Provided text >>
Links – a small new left formation mainly present in Vienna – had been able to win a few seats in the Vienna city council elections in 2020, and the upward trend for the left continued with the Graz result. Links and the KPÖ worked together in Vienna in the municipal elections. However, this also means that the policies of the KPÖ have an influence on the policies of some of the Left.
The KPÖ Styria is taking a different course than the federal KPÖ; it is better at taking up the immediate worries and fears of the working class but does not raise wider issues. The SPÖ’s stagnation poses the question of what possibilities there are at the federal level to start to build a new party that goes beyond Graz or Vienna and aims to be more than the KPÖ and a few others.
This is also linked to preventing a Graz city government under KPÖ leadership from being isolated and to being able to gather national support so it can fend off attacks on it by the bourgeois parties, the federal government or the bourgeois media. The KPÖ Graz also has a responsibility to take steps in this direction, together with Links and others.
Such a party can take up some policies from the KPÖ Graz when it comes to the issues with which people can be won over – as functionaries, only taking an average worker’s wage, for example, or focusing on social issues. However, the KPÖ Graz has weaknesses, namely that they do not link demands for social improvements with the need for socialist change. There is a reference to ‘communism’ in its programme but changing society is postponed to ‘some day’ and the goal is not clearly differentiated from Stalinism. In practice, this is a division into a minimum programme and a maximum programme. This can be fatal in the long run, because without this connection one is forced to accept the capitalist limitations. The fact that Die Linke (Left Party) in Germany suffered a huge setback in the recent German federal elections because of its orientation toward a possible coalition with the social-democratic SPÖ and the Greens, and was almost thrown out of the Bundestag, should also be a warning.
A new party would have to be ready to initiate and organize struggles and movements of the working class, and the KPÖ Graz hardly does that. Instead, it has a strongly social-worker approach of providing help but not mobilising people to fight for change. It relies on “statesmanlike” behaviour and “responsible” politics and on alliances with parties that implement pro-capitalist policies. Links was able to mobilize 2000 people in Vienna to a demonstration on Afghanistan in August 2021 – this shows the potential that is there to initiate protests if bold initiatives are taken.

Work instructions >>
(a) From the text on the Austrian left, extract the passage from "A new party would" up to and including "initiatives are taken.", copied word for word.
(b) State whether each of the following statements agrees with the text on the Austrian left. Answer yes or no for each, and quote the words of the text that decide it: (i) Links won a few seats in the Vienna city council elections in 2020; (ii) the KPÖ Graz regularly initiates and organizes struggles and movements of the working class; (iii) Links mobilized 2000 people in Graz to a demonstration on Afghanistan in August 2021.
The items that follow the text are not needed for any of the work here.

Entries shown >>

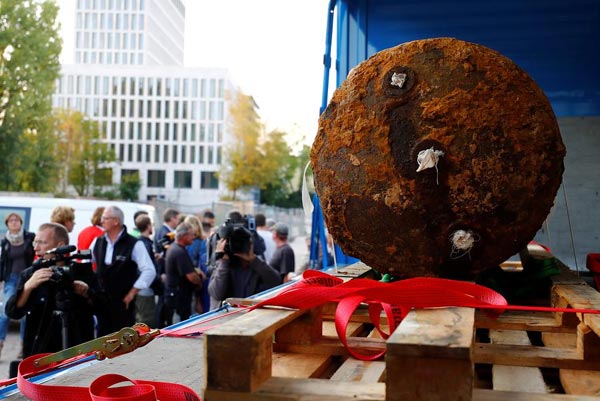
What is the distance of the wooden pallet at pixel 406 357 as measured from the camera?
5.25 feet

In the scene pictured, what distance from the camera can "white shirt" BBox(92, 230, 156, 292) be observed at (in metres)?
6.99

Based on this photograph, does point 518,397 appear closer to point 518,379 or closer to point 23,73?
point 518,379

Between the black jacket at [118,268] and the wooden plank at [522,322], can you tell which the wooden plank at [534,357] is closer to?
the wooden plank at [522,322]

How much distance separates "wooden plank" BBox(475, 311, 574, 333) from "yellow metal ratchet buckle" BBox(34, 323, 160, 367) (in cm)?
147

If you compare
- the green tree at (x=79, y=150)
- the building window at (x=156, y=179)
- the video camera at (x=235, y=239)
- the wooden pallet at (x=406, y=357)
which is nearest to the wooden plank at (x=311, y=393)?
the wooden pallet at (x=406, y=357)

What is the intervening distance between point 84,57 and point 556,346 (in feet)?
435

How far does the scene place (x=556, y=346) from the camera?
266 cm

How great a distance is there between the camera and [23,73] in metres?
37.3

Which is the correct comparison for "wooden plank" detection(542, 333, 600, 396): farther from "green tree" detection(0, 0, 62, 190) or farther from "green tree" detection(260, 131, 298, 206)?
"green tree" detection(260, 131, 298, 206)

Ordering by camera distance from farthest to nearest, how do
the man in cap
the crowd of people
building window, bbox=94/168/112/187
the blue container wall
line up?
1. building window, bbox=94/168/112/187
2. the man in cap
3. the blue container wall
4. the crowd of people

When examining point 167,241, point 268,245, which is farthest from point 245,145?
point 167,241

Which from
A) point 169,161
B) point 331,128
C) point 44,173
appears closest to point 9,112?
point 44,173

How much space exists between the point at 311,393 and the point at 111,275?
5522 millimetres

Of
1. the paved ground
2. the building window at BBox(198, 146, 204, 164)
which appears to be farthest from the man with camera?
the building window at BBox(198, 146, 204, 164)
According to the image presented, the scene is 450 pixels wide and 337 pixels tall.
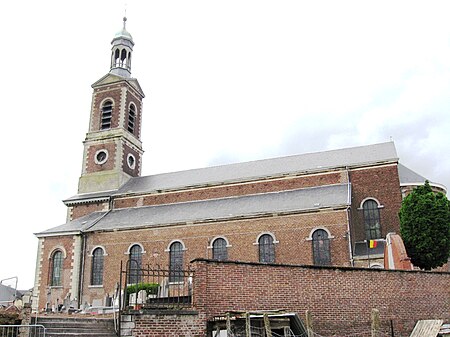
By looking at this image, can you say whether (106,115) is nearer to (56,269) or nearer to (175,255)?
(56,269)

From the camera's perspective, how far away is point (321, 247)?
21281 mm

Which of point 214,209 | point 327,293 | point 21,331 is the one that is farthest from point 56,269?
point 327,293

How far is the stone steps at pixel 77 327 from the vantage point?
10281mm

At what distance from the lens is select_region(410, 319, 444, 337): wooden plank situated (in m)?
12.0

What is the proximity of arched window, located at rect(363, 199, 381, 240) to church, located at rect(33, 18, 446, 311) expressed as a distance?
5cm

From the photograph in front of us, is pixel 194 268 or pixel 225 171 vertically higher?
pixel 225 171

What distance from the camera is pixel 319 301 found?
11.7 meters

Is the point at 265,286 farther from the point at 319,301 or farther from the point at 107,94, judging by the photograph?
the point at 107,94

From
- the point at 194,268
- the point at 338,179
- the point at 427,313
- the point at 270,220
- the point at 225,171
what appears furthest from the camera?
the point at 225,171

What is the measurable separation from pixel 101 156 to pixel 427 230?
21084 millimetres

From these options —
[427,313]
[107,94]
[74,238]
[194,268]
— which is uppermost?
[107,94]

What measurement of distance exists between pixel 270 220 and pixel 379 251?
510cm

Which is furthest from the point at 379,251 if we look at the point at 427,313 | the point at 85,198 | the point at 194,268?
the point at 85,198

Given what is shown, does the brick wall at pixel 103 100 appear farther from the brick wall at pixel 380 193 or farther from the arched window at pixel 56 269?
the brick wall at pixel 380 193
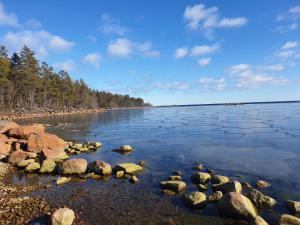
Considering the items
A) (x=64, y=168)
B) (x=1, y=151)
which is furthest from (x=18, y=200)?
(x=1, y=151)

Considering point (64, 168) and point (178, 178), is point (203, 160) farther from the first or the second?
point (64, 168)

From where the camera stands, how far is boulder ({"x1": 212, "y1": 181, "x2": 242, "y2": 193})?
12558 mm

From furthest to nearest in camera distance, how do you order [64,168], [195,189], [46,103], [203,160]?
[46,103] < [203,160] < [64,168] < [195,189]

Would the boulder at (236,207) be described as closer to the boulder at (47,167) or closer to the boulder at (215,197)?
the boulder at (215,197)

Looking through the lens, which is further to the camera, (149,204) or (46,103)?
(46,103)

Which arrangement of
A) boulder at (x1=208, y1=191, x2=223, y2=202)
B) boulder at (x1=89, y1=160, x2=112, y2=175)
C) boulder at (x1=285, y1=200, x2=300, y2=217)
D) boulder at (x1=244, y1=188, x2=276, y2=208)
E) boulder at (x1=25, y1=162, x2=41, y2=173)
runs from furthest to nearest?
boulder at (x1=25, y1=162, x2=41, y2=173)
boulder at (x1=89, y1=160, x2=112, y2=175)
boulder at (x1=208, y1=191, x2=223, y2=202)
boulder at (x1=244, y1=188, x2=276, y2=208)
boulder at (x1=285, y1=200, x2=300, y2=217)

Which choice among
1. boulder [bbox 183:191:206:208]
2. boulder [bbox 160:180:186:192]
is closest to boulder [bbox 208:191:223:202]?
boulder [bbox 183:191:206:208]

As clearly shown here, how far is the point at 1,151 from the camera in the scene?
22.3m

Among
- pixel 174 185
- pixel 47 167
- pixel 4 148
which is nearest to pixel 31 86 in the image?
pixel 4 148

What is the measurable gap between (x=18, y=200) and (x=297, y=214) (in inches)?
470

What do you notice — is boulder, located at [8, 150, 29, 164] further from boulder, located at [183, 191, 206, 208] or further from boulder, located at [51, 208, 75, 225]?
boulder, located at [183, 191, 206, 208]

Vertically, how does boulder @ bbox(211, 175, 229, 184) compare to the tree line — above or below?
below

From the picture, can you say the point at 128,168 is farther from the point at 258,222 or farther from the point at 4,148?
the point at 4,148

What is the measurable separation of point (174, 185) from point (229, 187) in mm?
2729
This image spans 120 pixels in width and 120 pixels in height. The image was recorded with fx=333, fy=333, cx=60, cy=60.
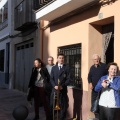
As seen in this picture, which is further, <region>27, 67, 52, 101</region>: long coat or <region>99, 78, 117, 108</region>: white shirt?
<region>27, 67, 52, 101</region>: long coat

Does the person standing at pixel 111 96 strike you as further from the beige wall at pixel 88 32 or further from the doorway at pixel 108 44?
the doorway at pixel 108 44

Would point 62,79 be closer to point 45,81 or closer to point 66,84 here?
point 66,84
--
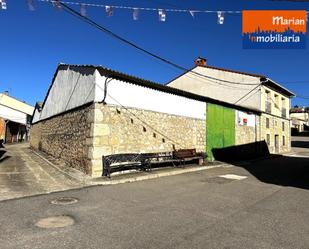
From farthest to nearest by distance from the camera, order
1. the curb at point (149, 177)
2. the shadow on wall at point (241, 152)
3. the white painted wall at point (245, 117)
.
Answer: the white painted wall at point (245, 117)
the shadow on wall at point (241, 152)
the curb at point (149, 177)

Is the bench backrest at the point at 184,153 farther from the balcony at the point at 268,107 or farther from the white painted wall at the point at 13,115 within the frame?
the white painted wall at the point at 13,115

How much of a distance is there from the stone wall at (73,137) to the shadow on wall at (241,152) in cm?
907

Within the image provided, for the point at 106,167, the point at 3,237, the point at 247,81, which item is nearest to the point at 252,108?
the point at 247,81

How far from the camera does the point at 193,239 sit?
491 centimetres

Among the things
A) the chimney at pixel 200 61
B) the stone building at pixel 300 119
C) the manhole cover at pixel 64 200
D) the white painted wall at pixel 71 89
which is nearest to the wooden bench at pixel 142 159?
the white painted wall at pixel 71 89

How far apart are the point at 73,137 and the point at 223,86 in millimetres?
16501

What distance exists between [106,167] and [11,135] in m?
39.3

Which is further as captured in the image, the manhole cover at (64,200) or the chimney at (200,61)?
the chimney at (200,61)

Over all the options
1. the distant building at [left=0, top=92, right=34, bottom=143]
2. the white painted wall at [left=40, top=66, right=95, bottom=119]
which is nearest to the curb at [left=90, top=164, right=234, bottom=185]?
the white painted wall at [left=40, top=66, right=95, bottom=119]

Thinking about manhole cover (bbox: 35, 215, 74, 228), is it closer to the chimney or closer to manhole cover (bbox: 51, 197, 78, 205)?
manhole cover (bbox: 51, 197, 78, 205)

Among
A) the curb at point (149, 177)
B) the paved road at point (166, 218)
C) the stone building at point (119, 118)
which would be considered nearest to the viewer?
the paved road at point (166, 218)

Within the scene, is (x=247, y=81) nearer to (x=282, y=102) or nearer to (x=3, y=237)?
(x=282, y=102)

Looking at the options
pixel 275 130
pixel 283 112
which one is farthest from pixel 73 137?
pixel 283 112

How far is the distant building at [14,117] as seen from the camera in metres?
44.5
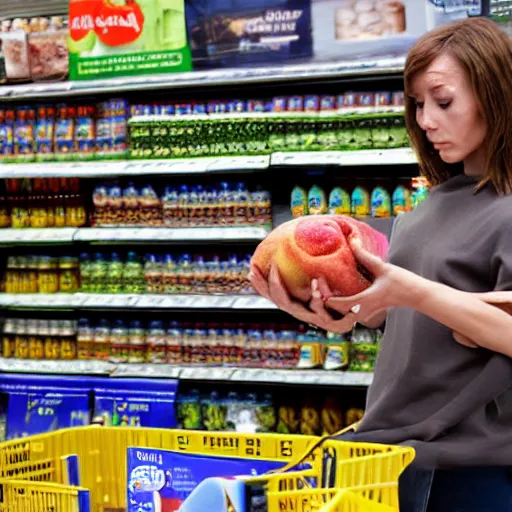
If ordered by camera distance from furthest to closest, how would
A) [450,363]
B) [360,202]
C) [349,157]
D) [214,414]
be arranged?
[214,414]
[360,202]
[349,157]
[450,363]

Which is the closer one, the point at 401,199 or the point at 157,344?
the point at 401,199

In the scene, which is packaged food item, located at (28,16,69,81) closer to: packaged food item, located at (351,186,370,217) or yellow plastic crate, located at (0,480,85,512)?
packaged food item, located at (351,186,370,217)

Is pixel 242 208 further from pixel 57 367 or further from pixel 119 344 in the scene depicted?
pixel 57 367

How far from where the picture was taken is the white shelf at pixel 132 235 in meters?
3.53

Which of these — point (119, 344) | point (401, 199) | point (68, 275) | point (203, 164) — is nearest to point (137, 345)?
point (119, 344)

Solutions per task >>
(a)
A new party would have to be ready to initiate and organize struggles and movements of the working class, and the KPÖ Graz hardly does that. Instead, it has a strongly social-worker approach of providing help but not mobilising people to fight for change. It relies on “statesmanlike” behaviour and “responsible” politics and on alliances with parties that implement pro-capitalist policies. Links was able to mobilize 2000 people in Vienna to a demonstration on Afghanistan in August 2021 – this shows the potential that is there to initiate protests if bold initiatives are taken.

(b)
(i) Yes: "Links – a small new left formation mainly present in Vienna – had been able to win a few seats in the Vienna city council elections in 2020"
(ii) No: "A new party would have to be ready to initiate and organize struggles and movements of the working class, and the KPÖ Graz hardly does that."
(iii) No: "Links was able to mobilize 2000 people in Vienna to a demonstration on Afghanistan in August 2021"